Indonesia adalah pemasok utama minyak kelapa sawit dan batu bara ke Pakistan. Menurut Badan Pusat Statistik (BPS), Indonesia mengekspor barang senilai $1.94 miliar ke Pakistan pada tahun 2019 dan mengimpor barang senilai $377.95 juta dari negara Asia Selatan ini. Total perdagangan dua arah sebesar $2.31 miliar pada tahun 2019, penurunan tajam dari $3.10 miliar pada tahun 2018. Penurunan ini disebabkan oleh perlambatan ekonomi di Pakistan.
Pakistan, yang saat ini menjadi pasien IMF di bawah paket bailout sebesar $6 miliar, belum keluar dari krisis ekonomi. Sekarang Pakistan, dan seluruh dunia, telah menjadi pasien COVID-19 yang kejam. Ini merupakan pukulan ganda bagi Pakistan.
Kasus COVID-19 pertama dilaporkan pada 26 Februari di Pakistan. Pasien COVID-19 pertama meninggal pada tanggal 9 Maret. Penyakit ini telah menyebar seperti api di seluruh negeri sejak 26 Februari.Â
Menurut worldometers, sebuah situs web pelacakan COVID-19, Pakistan memiliki, pada 28 April, 14,079 kasus dan 301 kematian. Tepatnya, 3,233 orang telah pulih dari penyakit COVID-19 di Pakistan.
COVID-19 akan menimbulkan luka mendalam pada Pakistan di sektor sosial, kesehatan dan ekonomi.
Dalam upaya untuk meringankan penderitaan akibat COVID-19, PM Khan baru-baru ini meluncurkan paket bantuan dan stimulus sebesar Rs 1.2 triliun ($7.45 miliar). Ini mungkin langkah yang tepat ke arah yang benar, tetapi itu tidak akan cukup mengingat skala masalah ekonomi, kesehatan dan sosial di negara ini.
Lembaga pemeringkat kredit Moody's Investors Service memperkirakan resesi tahunan di Pakistan pada tahun 2020, sementara Bloomberg memperkirakan bahwa ekonomi Pakistan hanya akan tumbuh 0.8 persen.
Kekacauan ekonomi Pakistan saat ini adalah ciptaannya sendiri. Korupsi, inefisiensi, nepotisme, tata pemerintahan yang buruk, pelanggaran hukum, militer yang kuat, dan radikal yang tidak terkontrol adalah alasan utama.
Terlepas dari status ekonominya yang buruk, Pakistan, kekuatan nuklir, mempertahankan posisi militer terbesar keenam di dunia. Akibatnya, Pakistan --- menurut Janes.com --- menghabiskan $7.6 miliar untuk pertahanan pada tahun 2019. Ini berarti 16 persen dari pengeluaran tahunan pemerintah hanya untuk militer atau 3 persen dari PDB-nya.
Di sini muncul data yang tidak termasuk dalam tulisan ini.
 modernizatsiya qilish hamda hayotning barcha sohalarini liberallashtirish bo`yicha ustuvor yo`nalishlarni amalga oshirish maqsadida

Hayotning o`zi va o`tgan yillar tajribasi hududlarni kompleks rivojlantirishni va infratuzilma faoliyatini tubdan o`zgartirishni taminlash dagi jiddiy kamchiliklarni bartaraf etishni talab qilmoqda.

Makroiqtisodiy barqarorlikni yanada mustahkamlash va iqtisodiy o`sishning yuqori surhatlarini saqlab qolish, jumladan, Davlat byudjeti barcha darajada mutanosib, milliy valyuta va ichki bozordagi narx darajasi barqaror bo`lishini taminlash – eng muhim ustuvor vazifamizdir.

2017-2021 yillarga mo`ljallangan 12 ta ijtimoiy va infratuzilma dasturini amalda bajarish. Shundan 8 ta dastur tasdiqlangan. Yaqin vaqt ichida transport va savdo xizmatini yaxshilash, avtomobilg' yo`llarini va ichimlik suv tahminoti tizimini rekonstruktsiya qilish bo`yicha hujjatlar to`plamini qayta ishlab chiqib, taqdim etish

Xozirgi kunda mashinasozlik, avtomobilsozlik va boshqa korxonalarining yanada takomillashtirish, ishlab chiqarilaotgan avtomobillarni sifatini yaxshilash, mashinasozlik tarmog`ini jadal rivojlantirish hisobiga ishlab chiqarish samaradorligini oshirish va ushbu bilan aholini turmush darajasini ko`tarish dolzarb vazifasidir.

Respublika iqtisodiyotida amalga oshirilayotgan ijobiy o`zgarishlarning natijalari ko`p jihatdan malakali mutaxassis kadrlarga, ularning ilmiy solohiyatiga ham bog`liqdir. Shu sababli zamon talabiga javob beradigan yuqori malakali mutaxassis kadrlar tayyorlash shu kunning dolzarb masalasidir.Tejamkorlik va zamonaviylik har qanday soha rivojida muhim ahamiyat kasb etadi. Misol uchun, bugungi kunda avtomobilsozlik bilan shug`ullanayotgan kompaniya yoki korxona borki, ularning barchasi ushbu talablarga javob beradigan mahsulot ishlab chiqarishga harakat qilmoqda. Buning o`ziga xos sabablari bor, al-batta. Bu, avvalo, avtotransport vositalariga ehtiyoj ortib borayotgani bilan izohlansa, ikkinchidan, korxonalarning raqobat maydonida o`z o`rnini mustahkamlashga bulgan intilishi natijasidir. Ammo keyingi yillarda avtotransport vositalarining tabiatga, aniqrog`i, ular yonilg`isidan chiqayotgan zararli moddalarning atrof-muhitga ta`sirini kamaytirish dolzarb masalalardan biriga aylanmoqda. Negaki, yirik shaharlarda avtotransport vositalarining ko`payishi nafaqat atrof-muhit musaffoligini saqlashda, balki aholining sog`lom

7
AS, banyak negara Eropa, Afghanistan, India, dan Iran mengkritik Pakistan karena memainkan permainan ganda dalam kasus terorisme. Di satu sisi, militer Pakistan dan badan intelijennya Inter-Services Intelligence (ISI) melatih dan mendanai beberapa kelompok teroris, termasuk Taliban, Lashkar-e-Toiba dan Jamaat-Ud-Dawa untuk kepentingan strategis negara.Â
Di sisi lain, negara ini membantu AS dan NATO dalam memerangi kelompok teror yang sama. Pakistan juga mengklaim bahwa dia juga adalah korban utama terorisme.
Mengingat semua masalah dalam banyak aspek, masa depan Pakistan terlihat suram. Masih harus dilihat apakah kepemerintahan Khan akan selamat dari semua krisis ini dalam tiga tahun mendatang.
***
Penulis adalah wartawan senior yang tinggal di Jakarta.